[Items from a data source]
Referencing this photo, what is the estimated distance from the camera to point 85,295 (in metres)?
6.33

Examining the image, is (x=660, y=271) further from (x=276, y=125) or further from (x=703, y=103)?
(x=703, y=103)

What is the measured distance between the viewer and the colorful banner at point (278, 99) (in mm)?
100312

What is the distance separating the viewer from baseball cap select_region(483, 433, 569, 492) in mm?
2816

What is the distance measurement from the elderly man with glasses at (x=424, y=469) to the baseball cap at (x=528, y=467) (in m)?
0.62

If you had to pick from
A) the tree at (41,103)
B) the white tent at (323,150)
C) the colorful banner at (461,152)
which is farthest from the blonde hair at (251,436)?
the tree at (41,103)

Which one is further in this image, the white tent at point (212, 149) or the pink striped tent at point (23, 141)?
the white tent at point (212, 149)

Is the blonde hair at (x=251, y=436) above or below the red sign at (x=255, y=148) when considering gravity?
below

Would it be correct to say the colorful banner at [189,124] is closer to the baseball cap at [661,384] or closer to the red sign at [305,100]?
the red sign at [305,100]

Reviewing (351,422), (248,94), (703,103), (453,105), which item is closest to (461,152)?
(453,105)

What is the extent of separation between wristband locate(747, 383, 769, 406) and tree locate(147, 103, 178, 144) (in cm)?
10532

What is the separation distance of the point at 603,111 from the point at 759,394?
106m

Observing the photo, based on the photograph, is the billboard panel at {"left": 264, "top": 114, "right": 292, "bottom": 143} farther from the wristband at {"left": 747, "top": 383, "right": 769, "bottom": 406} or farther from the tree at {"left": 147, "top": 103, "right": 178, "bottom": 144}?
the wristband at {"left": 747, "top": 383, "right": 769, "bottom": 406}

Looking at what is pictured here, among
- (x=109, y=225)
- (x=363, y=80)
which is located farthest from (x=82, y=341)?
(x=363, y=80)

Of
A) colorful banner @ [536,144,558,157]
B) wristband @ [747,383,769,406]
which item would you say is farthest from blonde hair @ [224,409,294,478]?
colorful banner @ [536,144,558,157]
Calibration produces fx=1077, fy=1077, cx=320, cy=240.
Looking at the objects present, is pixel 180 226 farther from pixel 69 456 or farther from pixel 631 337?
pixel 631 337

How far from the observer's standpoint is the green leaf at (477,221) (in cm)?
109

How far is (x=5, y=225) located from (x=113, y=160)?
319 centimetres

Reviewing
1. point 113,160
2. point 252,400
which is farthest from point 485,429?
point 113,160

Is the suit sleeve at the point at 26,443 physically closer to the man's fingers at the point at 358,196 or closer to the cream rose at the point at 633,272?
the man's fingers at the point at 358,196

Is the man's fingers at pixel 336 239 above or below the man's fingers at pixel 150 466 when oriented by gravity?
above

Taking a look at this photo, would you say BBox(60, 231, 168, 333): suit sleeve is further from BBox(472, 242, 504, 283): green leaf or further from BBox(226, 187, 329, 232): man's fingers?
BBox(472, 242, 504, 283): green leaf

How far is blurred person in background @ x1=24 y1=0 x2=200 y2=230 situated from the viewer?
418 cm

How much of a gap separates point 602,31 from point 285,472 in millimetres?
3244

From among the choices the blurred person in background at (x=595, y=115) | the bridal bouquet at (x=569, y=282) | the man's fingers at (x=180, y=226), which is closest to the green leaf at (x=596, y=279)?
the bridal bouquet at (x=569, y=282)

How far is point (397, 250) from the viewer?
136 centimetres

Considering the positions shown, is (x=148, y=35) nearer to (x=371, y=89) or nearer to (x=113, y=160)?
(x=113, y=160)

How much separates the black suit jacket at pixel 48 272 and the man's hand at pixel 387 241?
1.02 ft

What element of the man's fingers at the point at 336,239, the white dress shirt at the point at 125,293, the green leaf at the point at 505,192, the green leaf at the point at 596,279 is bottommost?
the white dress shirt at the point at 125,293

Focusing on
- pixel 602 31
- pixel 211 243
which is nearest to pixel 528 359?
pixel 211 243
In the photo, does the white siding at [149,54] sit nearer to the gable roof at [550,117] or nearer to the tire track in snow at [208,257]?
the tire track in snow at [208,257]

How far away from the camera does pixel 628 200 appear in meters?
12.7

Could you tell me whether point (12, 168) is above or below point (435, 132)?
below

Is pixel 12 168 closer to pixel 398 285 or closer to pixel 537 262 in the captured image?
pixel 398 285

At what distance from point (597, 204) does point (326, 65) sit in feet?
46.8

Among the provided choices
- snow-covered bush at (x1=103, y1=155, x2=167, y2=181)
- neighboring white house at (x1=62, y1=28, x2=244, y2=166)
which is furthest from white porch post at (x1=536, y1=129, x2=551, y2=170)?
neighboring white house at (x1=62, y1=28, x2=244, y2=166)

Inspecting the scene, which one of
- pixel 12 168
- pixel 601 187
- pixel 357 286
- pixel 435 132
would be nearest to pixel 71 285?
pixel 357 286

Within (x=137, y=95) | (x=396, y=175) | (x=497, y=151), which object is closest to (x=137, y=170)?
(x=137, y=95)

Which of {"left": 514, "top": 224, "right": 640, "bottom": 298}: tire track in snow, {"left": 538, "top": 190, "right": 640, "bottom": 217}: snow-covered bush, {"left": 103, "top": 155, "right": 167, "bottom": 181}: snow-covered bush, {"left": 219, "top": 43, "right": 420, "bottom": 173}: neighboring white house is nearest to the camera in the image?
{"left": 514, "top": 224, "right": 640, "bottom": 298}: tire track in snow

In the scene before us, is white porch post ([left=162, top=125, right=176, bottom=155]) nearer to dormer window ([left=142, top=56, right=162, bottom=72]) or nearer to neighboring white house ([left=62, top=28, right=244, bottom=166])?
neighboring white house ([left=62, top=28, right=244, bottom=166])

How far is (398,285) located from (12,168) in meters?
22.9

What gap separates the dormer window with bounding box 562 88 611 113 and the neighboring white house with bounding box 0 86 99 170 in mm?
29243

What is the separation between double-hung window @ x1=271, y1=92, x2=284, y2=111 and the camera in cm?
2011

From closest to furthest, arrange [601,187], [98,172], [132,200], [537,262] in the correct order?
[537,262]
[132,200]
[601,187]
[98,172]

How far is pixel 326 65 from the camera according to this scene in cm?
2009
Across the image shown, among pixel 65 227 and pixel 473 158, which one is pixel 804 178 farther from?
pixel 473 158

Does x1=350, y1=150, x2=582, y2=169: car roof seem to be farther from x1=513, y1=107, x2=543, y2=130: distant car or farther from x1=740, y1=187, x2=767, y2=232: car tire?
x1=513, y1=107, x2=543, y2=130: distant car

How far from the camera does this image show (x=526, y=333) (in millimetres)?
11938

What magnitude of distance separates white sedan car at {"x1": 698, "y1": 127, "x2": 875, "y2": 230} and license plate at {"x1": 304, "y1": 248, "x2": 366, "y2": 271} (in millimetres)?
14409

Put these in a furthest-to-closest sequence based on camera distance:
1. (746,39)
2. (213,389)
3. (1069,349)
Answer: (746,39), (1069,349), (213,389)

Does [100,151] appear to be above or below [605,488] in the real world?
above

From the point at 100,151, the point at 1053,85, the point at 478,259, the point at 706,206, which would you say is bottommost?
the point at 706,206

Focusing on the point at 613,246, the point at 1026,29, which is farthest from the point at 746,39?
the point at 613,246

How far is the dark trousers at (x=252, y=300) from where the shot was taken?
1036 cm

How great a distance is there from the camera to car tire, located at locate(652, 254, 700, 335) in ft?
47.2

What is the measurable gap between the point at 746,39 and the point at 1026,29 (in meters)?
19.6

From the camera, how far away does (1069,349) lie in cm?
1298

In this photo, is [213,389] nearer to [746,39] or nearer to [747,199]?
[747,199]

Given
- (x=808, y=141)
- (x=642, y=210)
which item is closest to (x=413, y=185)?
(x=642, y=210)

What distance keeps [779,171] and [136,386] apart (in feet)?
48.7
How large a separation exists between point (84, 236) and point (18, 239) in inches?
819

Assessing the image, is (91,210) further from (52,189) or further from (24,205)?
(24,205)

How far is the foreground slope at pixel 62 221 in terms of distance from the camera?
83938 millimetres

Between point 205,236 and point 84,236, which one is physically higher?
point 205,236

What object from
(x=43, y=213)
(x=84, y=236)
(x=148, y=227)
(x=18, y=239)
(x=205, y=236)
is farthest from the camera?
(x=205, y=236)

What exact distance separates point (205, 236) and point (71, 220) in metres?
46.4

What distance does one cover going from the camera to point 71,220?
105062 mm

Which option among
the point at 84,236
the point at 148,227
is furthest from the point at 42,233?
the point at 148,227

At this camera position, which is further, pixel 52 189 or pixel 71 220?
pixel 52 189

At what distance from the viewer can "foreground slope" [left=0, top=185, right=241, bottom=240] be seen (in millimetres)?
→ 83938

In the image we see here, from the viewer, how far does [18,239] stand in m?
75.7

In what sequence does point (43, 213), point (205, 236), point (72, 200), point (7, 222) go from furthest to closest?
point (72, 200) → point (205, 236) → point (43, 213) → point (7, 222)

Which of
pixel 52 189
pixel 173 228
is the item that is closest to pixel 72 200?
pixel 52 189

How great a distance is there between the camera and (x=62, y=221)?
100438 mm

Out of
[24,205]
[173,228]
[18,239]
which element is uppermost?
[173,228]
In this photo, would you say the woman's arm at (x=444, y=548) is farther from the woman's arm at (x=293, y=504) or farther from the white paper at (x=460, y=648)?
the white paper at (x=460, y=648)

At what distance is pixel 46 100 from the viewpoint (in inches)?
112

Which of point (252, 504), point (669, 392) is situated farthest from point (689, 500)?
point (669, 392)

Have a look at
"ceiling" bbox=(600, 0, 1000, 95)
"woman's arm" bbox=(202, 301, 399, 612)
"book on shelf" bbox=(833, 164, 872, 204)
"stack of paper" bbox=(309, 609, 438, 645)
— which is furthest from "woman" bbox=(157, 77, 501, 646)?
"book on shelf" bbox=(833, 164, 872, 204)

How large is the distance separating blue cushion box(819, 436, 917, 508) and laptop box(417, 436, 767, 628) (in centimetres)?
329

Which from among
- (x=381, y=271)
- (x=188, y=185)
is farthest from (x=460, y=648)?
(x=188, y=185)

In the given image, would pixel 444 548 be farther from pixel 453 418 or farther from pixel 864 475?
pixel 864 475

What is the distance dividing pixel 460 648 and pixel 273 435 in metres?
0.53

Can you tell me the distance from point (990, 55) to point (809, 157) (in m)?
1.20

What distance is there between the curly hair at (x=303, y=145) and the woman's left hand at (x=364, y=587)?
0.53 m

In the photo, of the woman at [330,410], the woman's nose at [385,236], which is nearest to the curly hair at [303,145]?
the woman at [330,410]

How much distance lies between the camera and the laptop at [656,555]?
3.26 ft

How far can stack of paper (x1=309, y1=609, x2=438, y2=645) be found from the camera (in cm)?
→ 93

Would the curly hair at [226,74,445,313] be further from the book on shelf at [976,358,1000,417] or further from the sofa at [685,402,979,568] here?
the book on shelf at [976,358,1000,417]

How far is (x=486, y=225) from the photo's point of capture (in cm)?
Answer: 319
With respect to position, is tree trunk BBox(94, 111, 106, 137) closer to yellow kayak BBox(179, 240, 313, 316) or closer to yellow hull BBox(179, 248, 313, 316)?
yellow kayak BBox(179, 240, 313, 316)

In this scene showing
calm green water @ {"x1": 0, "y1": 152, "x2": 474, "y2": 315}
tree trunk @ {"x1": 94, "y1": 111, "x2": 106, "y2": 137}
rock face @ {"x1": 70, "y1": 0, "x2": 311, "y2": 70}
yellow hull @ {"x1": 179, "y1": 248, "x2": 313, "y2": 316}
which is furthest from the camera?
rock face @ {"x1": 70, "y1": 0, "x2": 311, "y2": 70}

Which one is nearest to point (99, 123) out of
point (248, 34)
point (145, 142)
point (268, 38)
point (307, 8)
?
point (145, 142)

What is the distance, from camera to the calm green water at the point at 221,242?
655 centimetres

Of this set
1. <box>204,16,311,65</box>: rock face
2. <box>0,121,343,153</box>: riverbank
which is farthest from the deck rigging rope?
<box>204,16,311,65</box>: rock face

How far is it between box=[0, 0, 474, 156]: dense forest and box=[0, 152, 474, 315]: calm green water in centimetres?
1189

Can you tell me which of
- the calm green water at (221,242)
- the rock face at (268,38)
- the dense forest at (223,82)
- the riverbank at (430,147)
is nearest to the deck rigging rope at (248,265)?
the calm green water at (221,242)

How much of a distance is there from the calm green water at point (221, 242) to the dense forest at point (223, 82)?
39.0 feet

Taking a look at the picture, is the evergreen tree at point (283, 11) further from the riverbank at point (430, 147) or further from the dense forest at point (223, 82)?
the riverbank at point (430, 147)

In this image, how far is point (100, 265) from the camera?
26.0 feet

*Task to carry out:* Turn the records starting at the line containing "Which one is nearest" and ending at the line containing "655 centimetres" into a Markdown table with the columns Number and Record line. Give each nonblank line its own row, with the row number under Number and the line under Record line.

*Completed exercise:*
| Number | Record line |
|---|---|
| 1 | Which one is nearest to point (99, 123) out of |
| 2 | point (248, 34) |
| 3 | point (145, 142) |
| 4 | point (268, 38) |
| 5 | point (307, 8) |
| 6 | ? |
| 7 | point (145, 142) |
| 8 | What is the distance, from camera to the calm green water at the point at 221,242? |
| 9 | 655 centimetres |